What started as a one-man company back in 1975, today is one of the most prosperous businesses in Suriname and the CARICOM region. Rudisa’s companies distribute the basic products consumers need and they work with the most renown brands of each sector. From food to automobiles to media to travel, they cover it all. They also focus on industrial distribution and consulting, whether it is fuel, heavy machinery, cement, lumber, shipping, mining, electricity or real estate. How did this outstanding success came to be? According to the company’s founder and president, Rudi D. Sardjoe, “a good balance sheet can only be made if you have enough consumers in the country or if you have a lot of companies”, explaining that they chose the latter and that is how Rudisa came to be what it is today.
Furthermore, given their success in Suriname, Rudisa opened branches in Guyana, Jamaica and Trinidad, and later on, offices in the United States, India and China that serve as stations to redirect container loads to the country. Nowadays, they are expanding their presence in Guyana aiming to mirror the development they had in Suriname. Ironically, their spectacular growth has sometimes been challenging, especially when it comes to getting funds from local banks. “We are bigger than all the banks together," highlights Sardjoe, explaining that now they take loans for credit and not business purposes.

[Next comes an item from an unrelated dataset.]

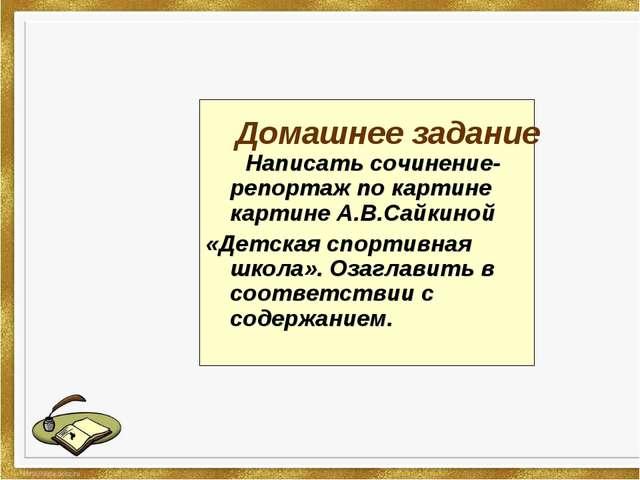 Написать сочинение-репортаж по картине картине А.В.Сайкиной «Детская спортив...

Nevertheless, Rudisa’s current focus is on expanding their product base by producing its own food products. They are currently in conversations with companies in Germany, Turkey and the US to develop this project focusing on agriculture and livestock. On the one hand, although Rudisa is the number one supplier of milk in the country, the fact that close to 90 per cent of what is consumed is imported powder milk has motivated them to start producing their own fresh milk, as it will profit them and Suriname’s economy too. “This is going to save the country a lot of money in imports, because milk powder is a very expensive product," assures Sardjoe.
On the other hand, Rudisa is also looking into agriculture to produce soy and corn in Suriname. To achieve this, they started consulting with Embrapa, a Brazilian agricultural research corporation specialised in sustainable development. Additionally, they want to expand their water bottling plant to export water beyond their local neighborhood. Currently they export 100 containers monthly to Guyana, Trinidad and Barbados, and they are in conversations with Pepsi, Walmart and other companies to enter the US market.
Above all, they are open to investors willing to produce in Suriname and distribute in the Caribbean market, particularly the French Caribbean nations, a promising prospect with its 25 million people and a high-end, EU market economy.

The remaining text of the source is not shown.